National Portrait Gallery announces new Virginia Woolf exhibition
Nick Clark is the arts correspondent of The Independent. He joined the newspaper in June 2007, initially reporting on the stock markets. He has covered beats including the City, and technology, media and telecoms and made the switch to arts in December 2011. He has also contributed articles to the sports section.
Thursday 03 April 2014
The fascination with Virginia Woolf shows no sign of fading with the National Portrait Gallery set to stage the first exhibition exploring her life through portraits.
The news comes just days after the Royal Ballet revealed one of the centrepieces of its next season was a new work based on three of Woolf’s novels and with references to her life.

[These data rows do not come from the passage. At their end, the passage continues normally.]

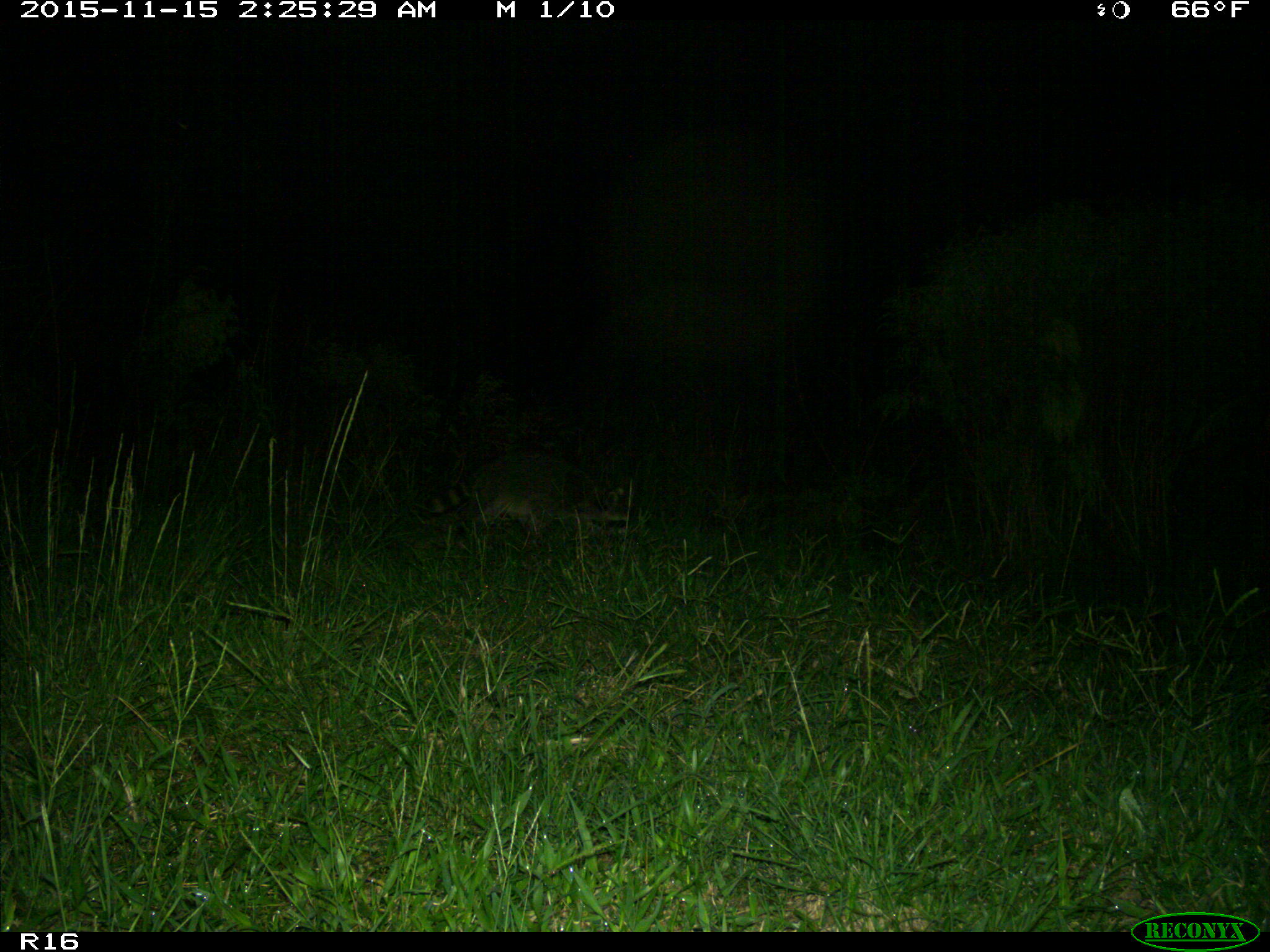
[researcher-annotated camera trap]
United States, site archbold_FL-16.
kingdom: Animalia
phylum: Chordata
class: Mammalia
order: Carnivora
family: Procyonidae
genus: Procyon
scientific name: Procyon lotor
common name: common raccoon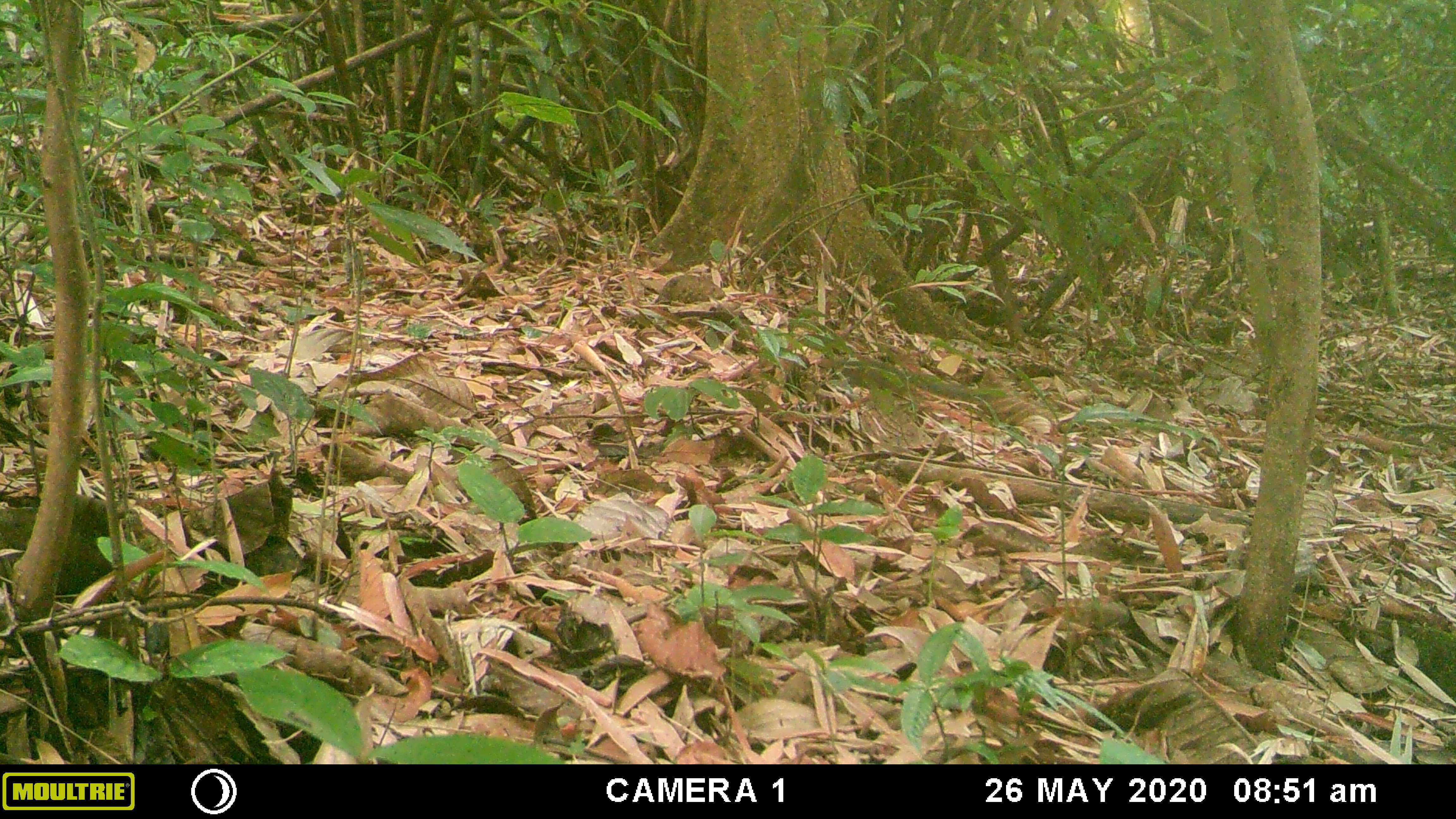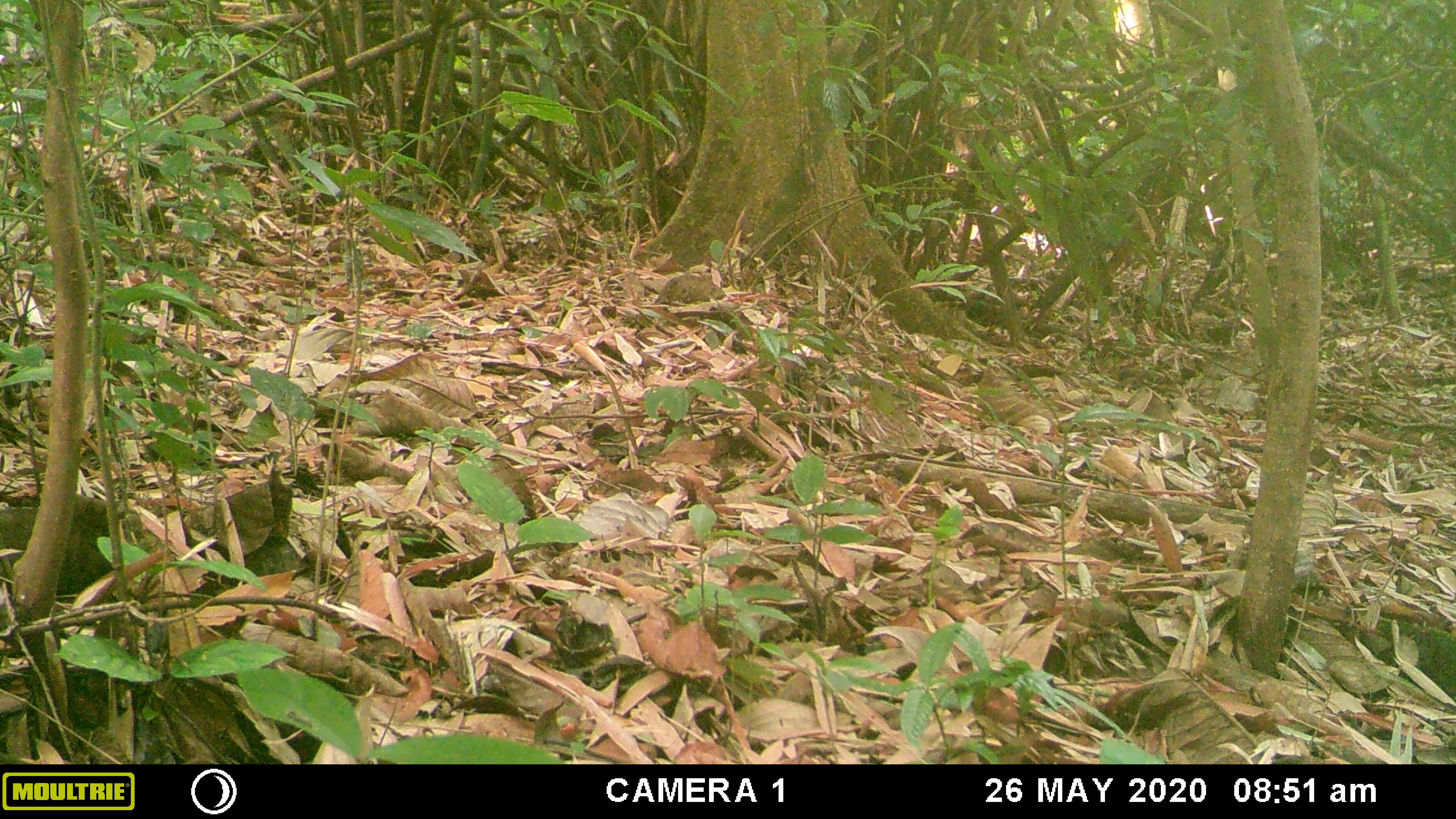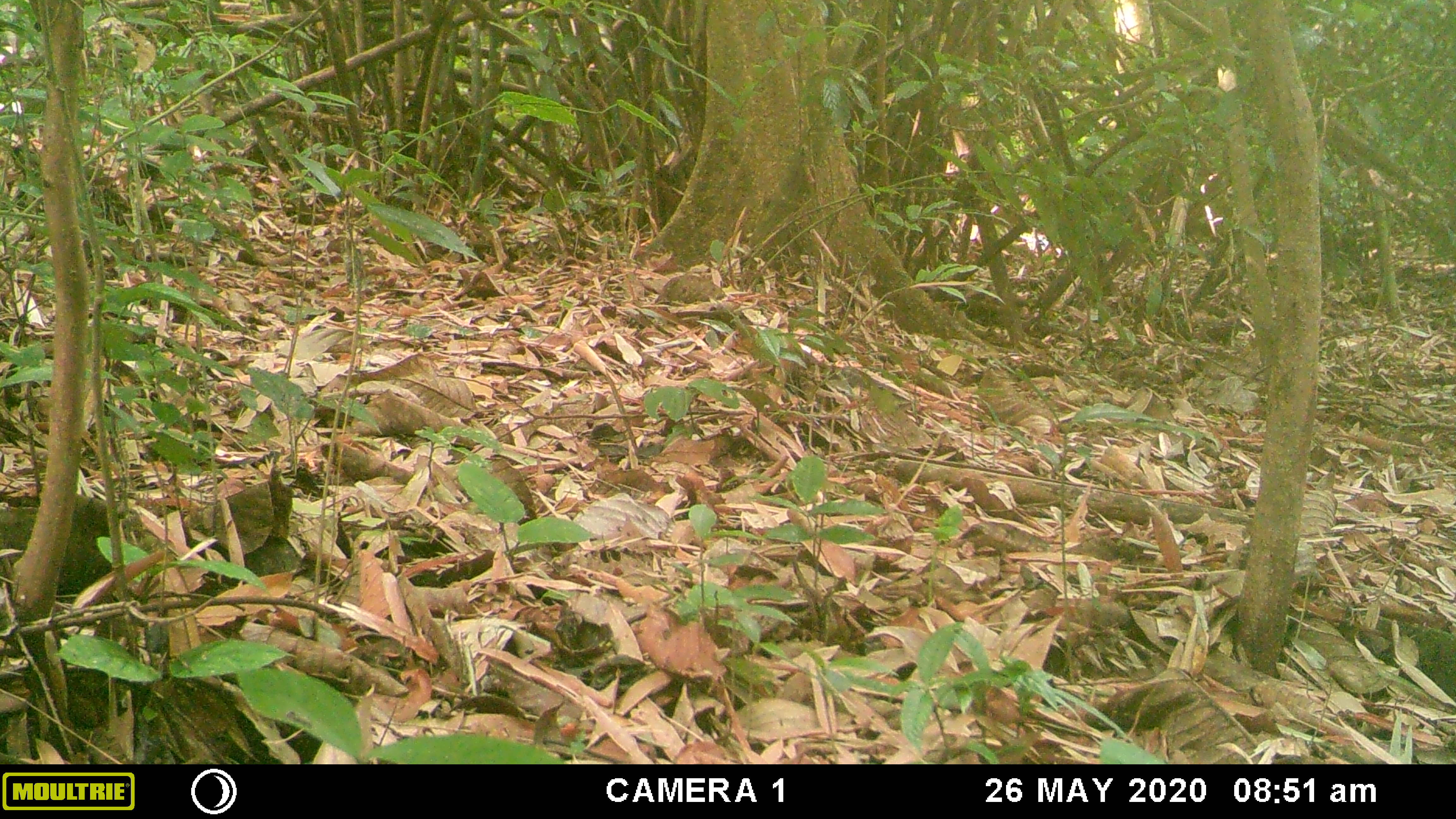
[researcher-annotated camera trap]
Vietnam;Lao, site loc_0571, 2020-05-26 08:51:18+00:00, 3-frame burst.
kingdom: Animalia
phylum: Chordata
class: Mammalia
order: Rodentia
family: Sciuridae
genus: Dremomys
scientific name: Dremomys rufigenis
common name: red-cheeked squirrel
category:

The NPG yesterday revealed the exhibition, which opens in July, would look at Woolf, one of the most celebrated writers of the 20th century, through 100 works including paintings, photographs and archive material.
Frances Spalding, who wrote Virginia Woolf: Art, Life and Vision, will guest curate the exhibition which will explore Woolf “as a novelist, intellectual, campaigner and public figure”.
Among the portraits are those painted by other members of the Bloomsbury Group including Vanessa Bell, Duncan Grant and Roger Fry.
The extensive archive material, which includes diaries and original books, will display a letter to her sister, which is believed to be the last she wrote before committing suicide in 1941 at the age of 59.
Virginia Woolf's suicide letter to Vanessa Bell in 1941
The letter to Vanessa Bell said: “I feel I have gone too far this time to come back again. I am certain now that I am going mad again.”
She complained of always hearing voices and added “I shan’t get over it now,” adding: “I have fought against it, but I can’t any longer.”
The letter is held in the British Library’s manuscript collection and has not been on public display for more than a decade.
Sandy Nairne, director of the NPG, says: ‘Virginia Woolf was one of Britain’s most important writers and thinkers, who played a pivotal role at the heart of modernism in the early 20th century.”